Buddhism became dominant in Kashmir during the reign of Emperor Ashoka (3 BC), although it was widespread here long before his time. There were many Buddhist viharas in Kashmir before Ashoka, some Chinese sources even claim that Buddhism had spread in Kashmir just 50 years after Mahaparinirvana of Tathagata.
In the year 530 AD, Kashmir was attacked by a Hun named Mihirakula. Mihirakula and his tribe changed the political and social landscape of the country. Kalhana describes him as:
The person knew his approach by noticing the vultures, crows and other (birds) flying ahead eager to feed on those who were being slain within their armies reach.
Kalhana also defines him as a royal Vetala (vampire) day and night surrounded by thousands of murdered human beings.
Mihirakula had no pity for children, no compassion for women and no respect for the aged. When he was on his way to Kashmir with his army, he heard the terrified cry of an elephant that had fallen over the edge of a mountain. He was so thrilled by the sound that he had a hundred other elephants rolled down by force.
He was the leader of White Huns who later conquered territories from Kabul to Central India. He was an enemy of Buddhism and destroyed hundreds, if not thousands of Buddhist shrines in Kashmir. He also spread a network of fake, deceiving and sly Sadhus and Brahmans across India who exploited simpleton Hindus in the name of religion. These fake sadhus would cause riots and sometimes even war.
This sly horde had made the lives of true Hindus miserable. – B.K Mukherji
According to Stein:
After extensive campaigns, Mihirakula was defeated by Baladitya of Maghada and Yasodharman, and forced to retire around 530AD to Kashmir and adjoining areas. Baladitya had captured Mihirakula and was about to kill him but his mother intervened and persuaded her son to spare Mihirakula’s life. Mahirakula then fled to Kashmir where he was placed in charge of a territory, but he soon rose in rebellion and killed the King, assuming power himself.
Mihirakula was a patron of Shaivism. His coins had emblems of a bull and trident and in the legends jayatu trash, jayatu vrsadhvaja, displayed a clear leaning towards Shaivism. He also founded Mihiresvara (shrine of Shiva) at Srinagari and in Holada a big city named Mihirapura. Mihirakula brought Brahmins from Gandhara who resembled him in his habits to Kashmir, he bestowed them a thousand agraharams at Bijbehara. From here on Shivaism and Vais’navi Brahmanism dominated the religious scene until Islam took over. Buddhism had literally been exterminated.

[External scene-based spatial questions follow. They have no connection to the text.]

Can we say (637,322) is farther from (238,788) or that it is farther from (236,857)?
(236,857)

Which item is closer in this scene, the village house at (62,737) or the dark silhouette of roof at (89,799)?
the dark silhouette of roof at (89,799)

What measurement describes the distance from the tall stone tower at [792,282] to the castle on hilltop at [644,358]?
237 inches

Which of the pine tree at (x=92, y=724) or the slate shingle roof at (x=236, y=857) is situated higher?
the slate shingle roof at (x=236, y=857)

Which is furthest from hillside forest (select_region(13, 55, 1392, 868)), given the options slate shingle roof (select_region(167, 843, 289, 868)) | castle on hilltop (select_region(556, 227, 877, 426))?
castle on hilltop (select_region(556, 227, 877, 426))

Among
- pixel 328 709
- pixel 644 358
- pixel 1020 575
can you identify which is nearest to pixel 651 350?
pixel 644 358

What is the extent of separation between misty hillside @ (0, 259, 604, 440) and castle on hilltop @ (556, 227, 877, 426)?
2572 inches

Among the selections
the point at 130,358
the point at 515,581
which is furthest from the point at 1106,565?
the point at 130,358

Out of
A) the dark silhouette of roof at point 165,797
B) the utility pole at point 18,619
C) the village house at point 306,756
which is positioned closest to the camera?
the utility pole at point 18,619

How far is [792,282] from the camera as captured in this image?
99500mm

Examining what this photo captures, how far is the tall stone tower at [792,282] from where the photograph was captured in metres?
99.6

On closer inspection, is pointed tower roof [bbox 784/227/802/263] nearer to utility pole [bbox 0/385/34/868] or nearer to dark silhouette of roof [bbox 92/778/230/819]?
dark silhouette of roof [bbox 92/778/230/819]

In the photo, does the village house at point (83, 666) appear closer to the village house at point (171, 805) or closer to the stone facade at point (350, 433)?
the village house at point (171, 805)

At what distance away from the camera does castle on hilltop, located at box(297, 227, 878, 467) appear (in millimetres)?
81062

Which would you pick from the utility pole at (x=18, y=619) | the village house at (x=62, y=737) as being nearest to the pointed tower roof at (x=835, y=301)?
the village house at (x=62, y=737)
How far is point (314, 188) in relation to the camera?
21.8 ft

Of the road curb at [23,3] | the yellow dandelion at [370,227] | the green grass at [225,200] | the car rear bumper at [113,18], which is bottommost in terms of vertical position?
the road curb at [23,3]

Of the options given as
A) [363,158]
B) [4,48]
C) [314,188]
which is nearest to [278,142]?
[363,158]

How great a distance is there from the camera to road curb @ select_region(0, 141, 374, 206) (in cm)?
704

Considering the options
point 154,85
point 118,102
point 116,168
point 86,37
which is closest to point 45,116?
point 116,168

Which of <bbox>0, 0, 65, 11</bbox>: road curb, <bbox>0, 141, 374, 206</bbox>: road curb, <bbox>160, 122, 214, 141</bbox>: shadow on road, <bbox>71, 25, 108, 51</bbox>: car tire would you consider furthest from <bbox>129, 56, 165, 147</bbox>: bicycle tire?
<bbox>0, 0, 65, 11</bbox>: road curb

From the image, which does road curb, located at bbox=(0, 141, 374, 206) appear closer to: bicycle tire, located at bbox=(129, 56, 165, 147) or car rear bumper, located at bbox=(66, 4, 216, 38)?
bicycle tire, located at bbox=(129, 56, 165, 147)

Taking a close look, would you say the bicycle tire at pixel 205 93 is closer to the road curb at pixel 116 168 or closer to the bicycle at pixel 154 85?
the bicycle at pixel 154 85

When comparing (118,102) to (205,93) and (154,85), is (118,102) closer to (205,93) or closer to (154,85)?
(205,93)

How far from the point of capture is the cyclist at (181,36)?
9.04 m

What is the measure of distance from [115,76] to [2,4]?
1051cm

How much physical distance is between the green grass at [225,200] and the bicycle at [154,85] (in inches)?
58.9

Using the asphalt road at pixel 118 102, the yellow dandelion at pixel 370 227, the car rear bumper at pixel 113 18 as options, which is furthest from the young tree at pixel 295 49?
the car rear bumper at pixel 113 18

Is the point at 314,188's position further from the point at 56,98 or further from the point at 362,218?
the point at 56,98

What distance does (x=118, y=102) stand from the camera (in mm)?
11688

While all this was going on, religious texts like Nilamata Purana and the mahatmas were being written to create a new narrative in Kashmir.
The story of Kashmir’s origin and it’s people is given in the same Nilamata Purana and rests on the existence of the nagas. But as per Professor Gulshan Majeed Kashmir there is no evidence of their presence in Kashmir. Nilamata Purana is the only literary source to suggest their existence in Kashmir. No other Purana, mahatma or any other Brahmanic writing says the same.
According to Professor Shafi Shaun, Nilamata Purana is an ancient folktale that was given the form of a literary text in the 8th or 9th century.
As per Dr. Abdur Rashid Dar of Kashmir University, there is no evidence of Nagas in Kashmir and even the sculptures ascribed to them in the central India are completely missing in Kashmir.
The remnants of the annihilated Buddhist religion were also absorbed into Shaivism, Nilamata prescribes celebration of Buddha’s birthday. It also suggests bathing of the Buddha image in water and decorating it. This was done to earn the conversion of the remaining Buddhists to Shaivism.
The Brahmins who had Mihirakula’s patronage and were now in power and influence propagated Shaivism and built a new religious narrative through the Nilamata Purana. The Nilamata, thus became the orbit around which the history and culture of Kashmir was constructed, It became the argument and evidence of the ‘Hindu origin’ of Kashmir and its people.